In Date Night, Phil and Claire Foster (Carell and Fey) are your average middle class married couple with two kids and demanding jobs that seem to lack the free time and energy to break from the routine of their day to day. After noticing their married friends suffer from the same situation and are separating they decide to do something different to add something new to their lives.
Up into this point in the plot is engaging and entertaining. But when it becomes another film, we are left with only concessions to give any sense of comfort.
The Fosters attend a very chic restaurant, where it is impossible to get a table, (something that in New York may be commonplace but here in the Salt Lake valley is a very foreign concept.) When two thugs take them into the alley and threaten to kill them or hand over a flash drive the film no longer is a comedy but an action film that tries to use comedy as its vehicle. Well, it lacks to gas to make it very far.
The action that is thrown in feels very alien and poorly executed. The jokes feel timed, almost forced events that don’t really feel that spontaneous and off the cuff. At times they seem almost dumb downed for a younger crowd, oh yeah it’s PG-13.
Casting on Date Night was excellent and couldn’t be more than anyone would ask for, except Mark Wahlberg, how is this clown still acting? Most of the biggest name supporting actors had roles that where on screen for less than a handful of minutes. The cast was it’s best commodity and it was poorly used.

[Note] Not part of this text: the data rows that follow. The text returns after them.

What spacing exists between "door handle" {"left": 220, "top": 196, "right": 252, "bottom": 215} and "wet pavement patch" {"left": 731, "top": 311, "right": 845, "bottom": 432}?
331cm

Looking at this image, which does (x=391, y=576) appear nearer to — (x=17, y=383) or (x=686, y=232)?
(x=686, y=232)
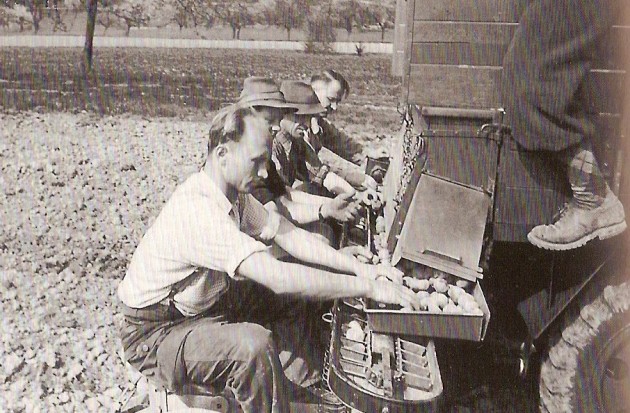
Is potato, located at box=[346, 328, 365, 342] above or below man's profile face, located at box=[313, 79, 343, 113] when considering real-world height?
below

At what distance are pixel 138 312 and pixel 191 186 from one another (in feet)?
1.34

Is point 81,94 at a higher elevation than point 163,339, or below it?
higher

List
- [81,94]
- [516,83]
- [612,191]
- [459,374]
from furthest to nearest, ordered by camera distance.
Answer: [81,94] → [459,374] → [612,191] → [516,83]

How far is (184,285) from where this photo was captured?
2023mm

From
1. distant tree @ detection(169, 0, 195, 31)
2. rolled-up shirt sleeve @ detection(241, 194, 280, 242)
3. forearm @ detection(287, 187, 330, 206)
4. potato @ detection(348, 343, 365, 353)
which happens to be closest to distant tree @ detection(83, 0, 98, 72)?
distant tree @ detection(169, 0, 195, 31)

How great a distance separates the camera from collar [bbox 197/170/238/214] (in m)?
1.96

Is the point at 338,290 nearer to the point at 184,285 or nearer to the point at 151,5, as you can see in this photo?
the point at 184,285

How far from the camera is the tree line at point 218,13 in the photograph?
151 inches

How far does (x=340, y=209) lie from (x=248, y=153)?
41.6 inches

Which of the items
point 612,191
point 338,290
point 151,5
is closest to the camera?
point 338,290

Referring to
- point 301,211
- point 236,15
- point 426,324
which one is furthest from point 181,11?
point 426,324

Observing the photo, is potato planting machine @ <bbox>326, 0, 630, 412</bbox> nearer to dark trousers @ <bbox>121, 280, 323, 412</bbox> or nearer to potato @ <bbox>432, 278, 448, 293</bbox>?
potato @ <bbox>432, 278, 448, 293</bbox>

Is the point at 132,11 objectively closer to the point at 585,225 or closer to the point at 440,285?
the point at 440,285

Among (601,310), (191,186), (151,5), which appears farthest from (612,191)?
(151,5)
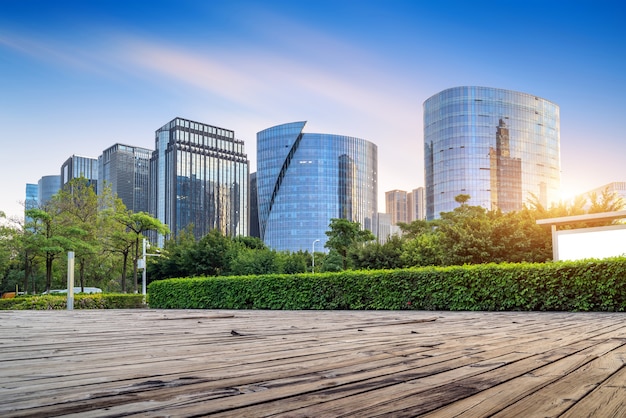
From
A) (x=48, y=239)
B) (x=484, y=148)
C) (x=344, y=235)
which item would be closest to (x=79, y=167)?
(x=484, y=148)

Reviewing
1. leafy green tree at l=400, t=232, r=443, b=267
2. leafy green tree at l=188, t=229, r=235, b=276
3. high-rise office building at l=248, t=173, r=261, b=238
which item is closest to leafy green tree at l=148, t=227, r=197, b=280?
leafy green tree at l=188, t=229, r=235, b=276

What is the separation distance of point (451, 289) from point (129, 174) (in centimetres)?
15311

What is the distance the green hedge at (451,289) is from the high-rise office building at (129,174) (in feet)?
469

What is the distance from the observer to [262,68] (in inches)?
1247

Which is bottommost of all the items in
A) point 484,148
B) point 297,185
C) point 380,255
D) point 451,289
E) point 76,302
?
point 76,302

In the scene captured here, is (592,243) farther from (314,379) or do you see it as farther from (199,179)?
(199,179)

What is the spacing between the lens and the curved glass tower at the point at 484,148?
100375 mm

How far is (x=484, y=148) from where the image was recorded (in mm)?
101125

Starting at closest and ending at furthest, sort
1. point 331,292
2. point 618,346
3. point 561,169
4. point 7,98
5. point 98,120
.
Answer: point 618,346 → point 331,292 → point 7,98 → point 98,120 → point 561,169

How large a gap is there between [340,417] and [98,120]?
31.1 m

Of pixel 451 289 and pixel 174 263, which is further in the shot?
pixel 174 263

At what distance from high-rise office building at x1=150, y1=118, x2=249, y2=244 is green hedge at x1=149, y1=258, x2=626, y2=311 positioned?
373 feet

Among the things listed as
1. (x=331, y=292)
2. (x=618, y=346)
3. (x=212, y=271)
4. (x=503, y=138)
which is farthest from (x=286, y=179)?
(x=618, y=346)

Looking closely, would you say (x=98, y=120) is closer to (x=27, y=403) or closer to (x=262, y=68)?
(x=262, y=68)
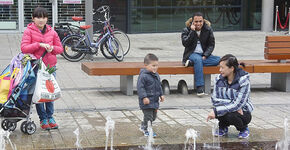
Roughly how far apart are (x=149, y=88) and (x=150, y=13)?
16.7m

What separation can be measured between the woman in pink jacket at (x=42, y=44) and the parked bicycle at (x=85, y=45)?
694 centimetres

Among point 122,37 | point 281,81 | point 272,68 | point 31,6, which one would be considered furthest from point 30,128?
point 31,6

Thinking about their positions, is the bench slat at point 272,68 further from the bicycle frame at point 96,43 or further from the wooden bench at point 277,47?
the bicycle frame at point 96,43

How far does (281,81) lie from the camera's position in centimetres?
1060

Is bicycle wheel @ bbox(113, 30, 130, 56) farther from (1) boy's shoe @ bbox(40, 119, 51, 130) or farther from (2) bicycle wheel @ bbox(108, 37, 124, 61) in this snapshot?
(1) boy's shoe @ bbox(40, 119, 51, 130)

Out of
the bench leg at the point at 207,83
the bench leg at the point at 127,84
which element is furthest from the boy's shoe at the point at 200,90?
the bench leg at the point at 127,84

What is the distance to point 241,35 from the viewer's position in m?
22.5

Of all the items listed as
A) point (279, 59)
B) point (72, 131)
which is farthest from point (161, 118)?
point (279, 59)

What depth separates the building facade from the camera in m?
21.9

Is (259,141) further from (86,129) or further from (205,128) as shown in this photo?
(86,129)

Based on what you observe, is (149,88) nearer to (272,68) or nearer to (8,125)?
(8,125)

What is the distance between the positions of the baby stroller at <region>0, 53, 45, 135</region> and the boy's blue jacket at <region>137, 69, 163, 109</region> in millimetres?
1319

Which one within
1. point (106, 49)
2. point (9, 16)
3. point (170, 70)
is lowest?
point (170, 70)

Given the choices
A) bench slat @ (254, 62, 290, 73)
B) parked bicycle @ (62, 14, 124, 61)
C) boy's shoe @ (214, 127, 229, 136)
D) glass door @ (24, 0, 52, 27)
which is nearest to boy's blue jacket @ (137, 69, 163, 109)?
boy's shoe @ (214, 127, 229, 136)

As for that irony I mentioned above. It saddens me to think of all the bored married couples that are going to go see this movie and be let down. Here is a concept that has great possibilities and a stellar cast but is a product of mediocre direction.
The hope is that this is not the last time we see Tina Fey and Steve Carell together in a movie. Their natural chemistry is too powerful to be deigned, or wasted. There is a saying that is tossed around in regards to films like this, “great idea, bad execution.”
Rated PG-13 for sexual and crude content throughout, language, some violence and a drug reference.